Last Week

The landing page is beautified. However, I spent the majority of my time exploring a power AI assistant to rapidly increase my throughput.

Tools used:

What does it mean in English?

I asked an AI agent to write the app code for me instead of me doing it myself.

Nerdy Details

Asking an AI to make an app is not as straightforward as I thought. But it’s also immensely powerful. A few things to consider:

  • If you already have a code base, the AI will need to read a bunch of your existing code to understand the context before becoming capable of providing meaningful responses.

  • However, the more existing code the AI reads, the larger its context window becomes. This in turn will increase the processing time for a response in addition to costing a lot of money.

  • If you plan to run a local LLM to help with coding, you may run out of VRAM before you realize. The current state-of-the-art open-source LLM for coding is the QwQ 32B model, which takes up around 30GB of VRAM before adding any context. There is no single consumer-grade GPU on the market that can handle this model with a moderate context window size. You’d have to go enterprise-grade.

  • If you plan to use cloud-based LLM to help with coding, keep in mind that you get charged for tokens in/out in addition to context window caching.

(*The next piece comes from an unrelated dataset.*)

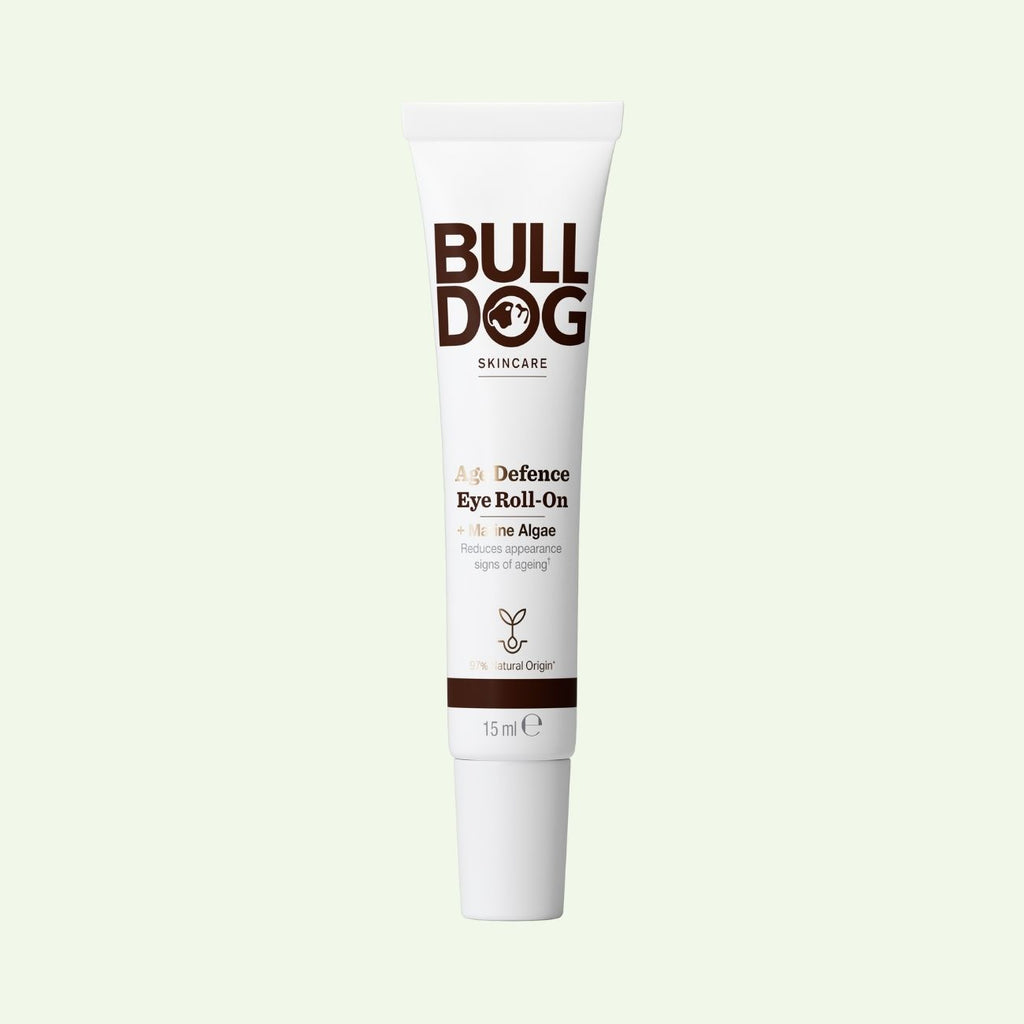 A tube of Age Defence Eye Roll-On for mens skincare, featuring marine algae to reduce signs of aging, stands upright on a light background. The white packaging displays brown and gold text.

So the larger the context window, the dearer the bill, holding everything else constant.

  • AI based on LLM are not agents. In other words, they can generate code for you but you’d still have to implement yourself.

  • Code generated by LLMs in all likelihood can contain errors. You will need to know what to look for to fix them. AI would not prompt you.

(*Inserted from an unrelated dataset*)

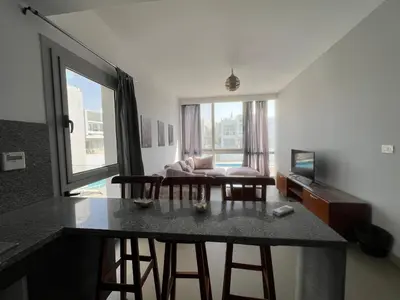 a kitchen and living room with a table and chairs at Bright 2Bdr with Stunning Pool Views – Sholan 1 in Hurghada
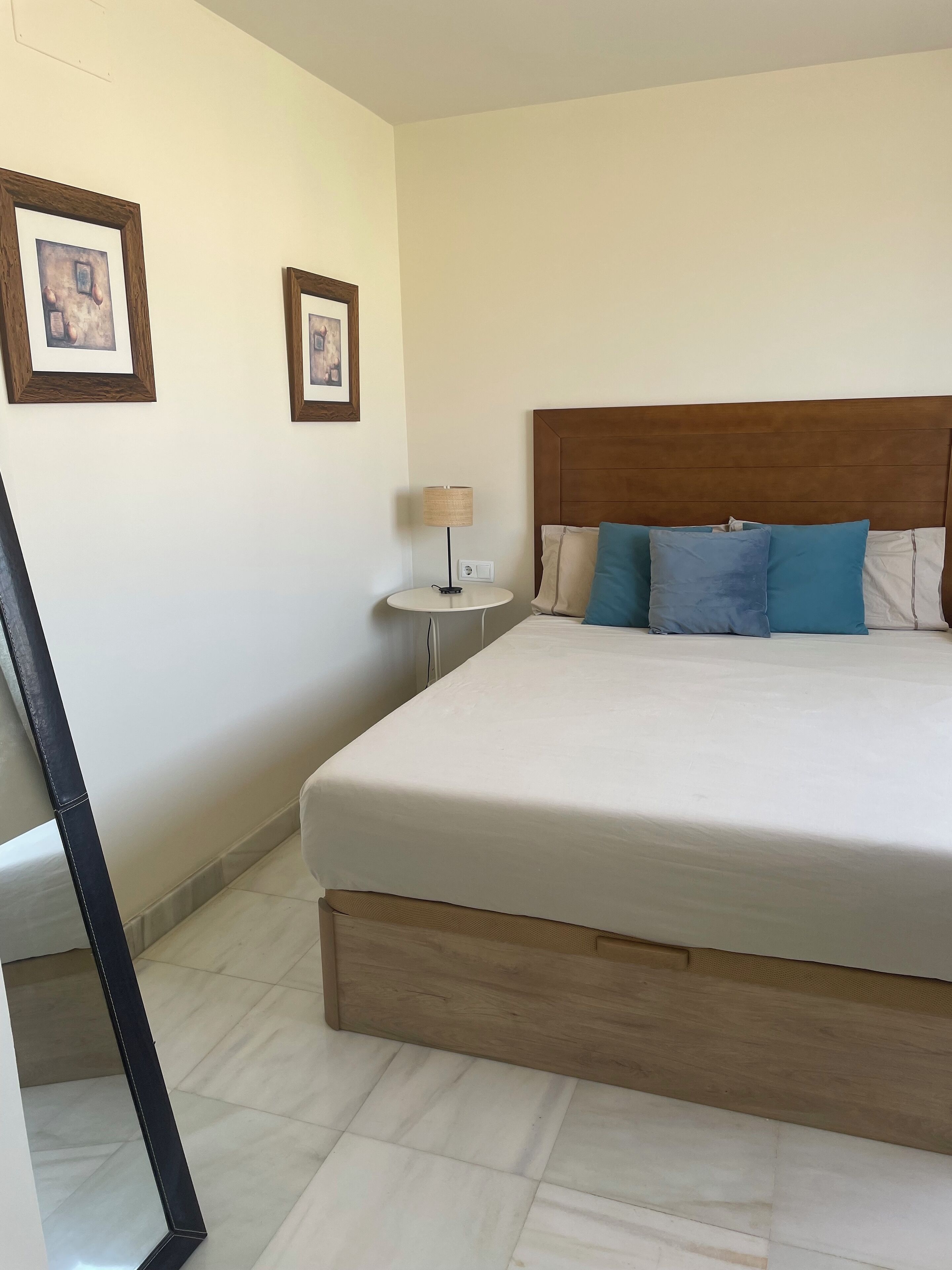 A neatly arranged hotel room with a large bed, a small bedside table, and two framed pictures on the wall.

  • LLM cannot query the latest documentation when generating code. Their knowledge about any particular technology, framework, convention, and so forth are frozen in space in a snapshot based on the dataset they are trained on. Claude 3.7 Sonnet’s data are up-to-date as of the end of 2024. Any new development after that it just would not be aware. It is your responsibility to find the up-to-date documentation and fix any implementation errors LLMs may have produced.

  • Prompt engineering is of paramount importance when it comes to the end code quality LLM generates. Below is an example of the prompt I used to generate the code I needed.

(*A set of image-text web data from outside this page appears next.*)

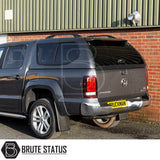 Volkswagen Amarok 2010-2022 Truckman GLS Hardtop Canopy with lockable sliding windows and remote locking, seen from rear three-quarter view. Brute Status logo visible.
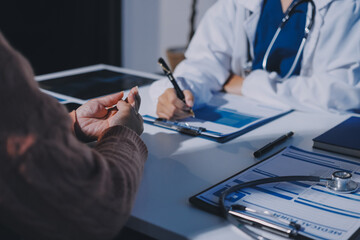 Specialized doctor is explaining taking medicine to a patient. Health and medicine consultation.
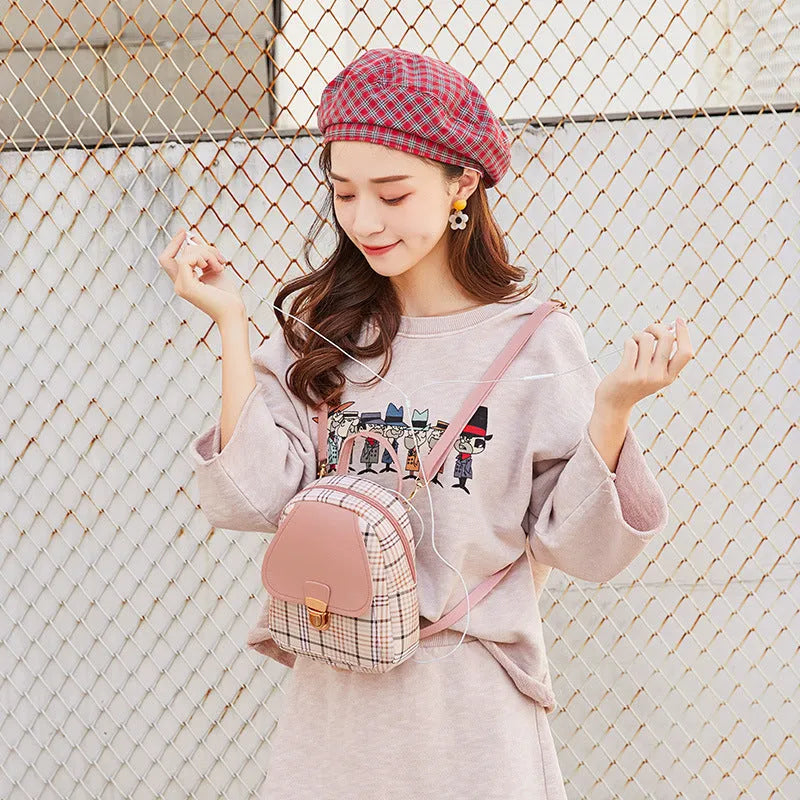 One shoulder diagonal phone bag in PU material, shown in a choice of black, blue, brown, pink, or red.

      Make an app for [something]. Make it work on iOS, Android, and desktop. The app is called [app name]. Use "project.id" as the project ID.
    
      [describe in painful detail how this app should work]
    
      App requirements:
      The app should support real-time updates.
      The app should dynamically adjust to different screen sizes including phone screen, tablet screen, and computer screen.
      The app should support dark mode.
      The app should provide input validation.
      All email should be sent via Supabase's Edge Function.
      Make the app visually appealing and adopt the best Kotlin Multiplatform practices. Use Material3 components and color scheme and ensure that it is visually appealing and relevant to the [your chosen] industry.
      Provide informational offline support for the app.
    
      Use the following technologies:
      Kotlin Multiplatform
      Compose Multiplatform
      Compose Material3 UI Library
      Voyager Navigation Library
      Supabase Authentication Service (Email OTP and deep link method)
      Supabase Postgres Database Service
      MVVI design pattern
    
      For the Supabase integration, please provide a general implementation guide.
      Create mockup preview screenshots of each screen.
    
      Ask me any clarifying questions you may have before proceeding. Do not assume any technological or architectural decisions if you need them but are not provided above.
    

Next Week

Try to actually implement the code Claude generated for me for the app I want to write.